- Given text
Aliens unto Aliens

Graphic from The History Channel

Since 2010, “Ancient Aliens” has proven to be a solid ratings winner for both The History Channel and the A&E Network. This is despite the show’s reliance on unique and often unproven theories; in fact, one of the show’s biggest criticisms is how the show presents these theories as if they were indeed factual in nature (the low-end production values didn’t help, as noted in this review published in the McGill Tribune.)

I admit I’ve watched a few episodes of “Ancient Aliens” with a sense of bemusement on random late nights. But as my interest in history grew in my later years, I realized there was a deeper undercurrent of something more disturbing within shows like “Ancient Aliens” – the whole concept that ancient peoples (especially those of indigenous or non-Caucasian societies) couldn’t have possibly built all the fantastical structures themselves.

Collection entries
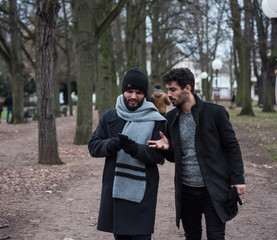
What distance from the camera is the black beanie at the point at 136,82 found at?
364 centimetres

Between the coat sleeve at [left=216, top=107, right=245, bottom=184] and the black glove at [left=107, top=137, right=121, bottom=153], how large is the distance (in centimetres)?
85

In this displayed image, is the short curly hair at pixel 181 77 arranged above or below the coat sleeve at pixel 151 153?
above

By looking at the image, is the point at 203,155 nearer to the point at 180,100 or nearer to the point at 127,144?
the point at 180,100

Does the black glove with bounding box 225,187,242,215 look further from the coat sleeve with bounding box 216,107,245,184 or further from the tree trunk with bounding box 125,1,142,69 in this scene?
the tree trunk with bounding box 125,1,142,69

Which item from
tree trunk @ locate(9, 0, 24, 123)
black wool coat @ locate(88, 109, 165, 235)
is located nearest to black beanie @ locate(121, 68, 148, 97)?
black wool coat @ locate(88, 109, 165, 235)

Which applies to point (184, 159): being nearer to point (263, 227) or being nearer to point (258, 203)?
point (263, 227)

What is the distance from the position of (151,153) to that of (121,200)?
0.43 meters

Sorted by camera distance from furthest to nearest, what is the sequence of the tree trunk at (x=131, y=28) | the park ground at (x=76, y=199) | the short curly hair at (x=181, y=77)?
the tree trunk at (x=131, y=28) → the park ground at (x=76, y=199) → the short curly hair at (x=181, y=77)

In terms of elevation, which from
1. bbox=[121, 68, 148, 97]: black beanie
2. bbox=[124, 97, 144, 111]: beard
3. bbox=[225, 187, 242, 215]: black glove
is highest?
bbox=[121, 68, 148, 97]: black beanie

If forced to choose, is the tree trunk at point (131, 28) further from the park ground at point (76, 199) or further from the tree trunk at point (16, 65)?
the park ground at point (76, 199)

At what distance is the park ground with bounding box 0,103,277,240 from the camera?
5.64 metres

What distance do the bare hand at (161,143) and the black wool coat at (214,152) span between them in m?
0.09

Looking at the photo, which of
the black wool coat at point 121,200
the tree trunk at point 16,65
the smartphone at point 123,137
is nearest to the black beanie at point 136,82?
the black wool coat at point 121,200

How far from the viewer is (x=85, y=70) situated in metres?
14.3
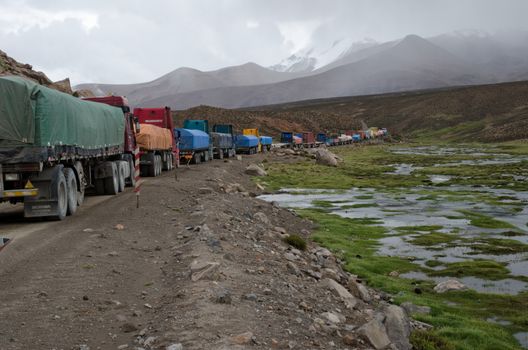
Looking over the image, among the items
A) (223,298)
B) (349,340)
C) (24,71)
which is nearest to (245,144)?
(24,71)

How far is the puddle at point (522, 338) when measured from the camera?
1205 cm

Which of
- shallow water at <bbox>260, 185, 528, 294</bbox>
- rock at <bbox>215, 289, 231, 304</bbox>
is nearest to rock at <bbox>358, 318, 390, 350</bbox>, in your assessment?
rock at <bbox>215, 289, 231, 304</bbox>

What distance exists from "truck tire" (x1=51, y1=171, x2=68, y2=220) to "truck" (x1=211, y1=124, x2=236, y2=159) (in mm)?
48322

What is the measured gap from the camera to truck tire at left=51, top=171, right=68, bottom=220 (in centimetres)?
1869

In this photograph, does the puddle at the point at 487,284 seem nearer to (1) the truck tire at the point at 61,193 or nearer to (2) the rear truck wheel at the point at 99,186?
(1) the truck tire at the point at 61,193

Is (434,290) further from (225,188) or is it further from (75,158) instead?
(225,188)

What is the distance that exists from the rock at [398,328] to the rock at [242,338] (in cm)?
312

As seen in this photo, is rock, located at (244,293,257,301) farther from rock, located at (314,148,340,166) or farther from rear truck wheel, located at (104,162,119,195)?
rock, located at (314,148,340,166)

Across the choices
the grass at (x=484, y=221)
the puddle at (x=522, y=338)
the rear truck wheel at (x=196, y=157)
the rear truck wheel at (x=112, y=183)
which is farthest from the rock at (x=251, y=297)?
the rear truck wheel at (x=196, y=157)

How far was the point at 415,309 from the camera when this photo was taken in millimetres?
13766

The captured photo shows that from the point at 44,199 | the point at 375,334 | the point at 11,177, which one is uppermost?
the point at 11,177

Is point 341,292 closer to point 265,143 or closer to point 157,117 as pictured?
point 157,117

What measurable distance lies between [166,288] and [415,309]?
237 inches

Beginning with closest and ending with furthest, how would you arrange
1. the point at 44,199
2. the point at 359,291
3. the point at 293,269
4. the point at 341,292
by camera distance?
the point at 341,292 < the point at 359,291 < the point at 293,269 < the point at 44,199
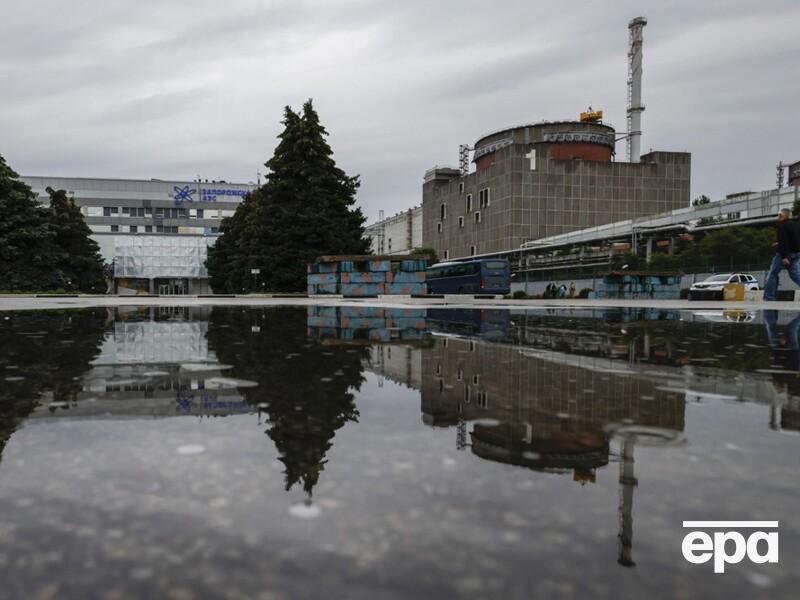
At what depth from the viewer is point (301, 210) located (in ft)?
113

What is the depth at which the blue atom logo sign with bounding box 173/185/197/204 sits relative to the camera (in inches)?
3957

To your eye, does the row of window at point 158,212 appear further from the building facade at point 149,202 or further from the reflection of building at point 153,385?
the reflection of building at point 153,385

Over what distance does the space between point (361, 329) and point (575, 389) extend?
17.5 ft

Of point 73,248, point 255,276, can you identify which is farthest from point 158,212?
point 255,276

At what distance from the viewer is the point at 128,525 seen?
5.31 ft

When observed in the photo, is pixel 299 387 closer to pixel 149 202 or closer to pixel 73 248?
pixel 73 248

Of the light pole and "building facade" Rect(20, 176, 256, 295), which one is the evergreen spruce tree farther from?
"building facade" Rect(20, 176, 256, 295)

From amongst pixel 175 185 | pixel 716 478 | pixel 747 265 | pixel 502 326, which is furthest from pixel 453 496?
pixel 175 185

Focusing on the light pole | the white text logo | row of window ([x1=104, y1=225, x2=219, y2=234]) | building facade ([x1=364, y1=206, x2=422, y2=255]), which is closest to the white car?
the light pole

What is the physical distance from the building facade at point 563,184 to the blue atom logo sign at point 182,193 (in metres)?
51.9

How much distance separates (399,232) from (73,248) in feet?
220

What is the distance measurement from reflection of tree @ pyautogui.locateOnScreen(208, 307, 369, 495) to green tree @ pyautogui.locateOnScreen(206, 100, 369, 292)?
89.6 ft

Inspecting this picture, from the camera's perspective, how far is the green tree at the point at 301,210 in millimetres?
34250

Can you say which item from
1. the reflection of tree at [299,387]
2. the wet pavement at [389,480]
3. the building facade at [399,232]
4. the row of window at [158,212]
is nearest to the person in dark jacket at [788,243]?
the wet pavement at [389,480]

- Exercise instructions
Print the passage of the Ancient Aliens piece from "I admit I’ve" to "fantastical structures themselves.".

- Output of the exercise
I admit I’ve watched a few episodes of “Ancient Aliens” with a sense of bemusement on random late nights. But as my interest in history grew in my later years, I realized there was a deeper undercurrent of something more disturbing within shows like “Ancient Aliens” – the whole concept that ancient peoples (especially those of indigenous or non-Caucasian societies) couldn’t have possibly built all the fantastical structures themselves.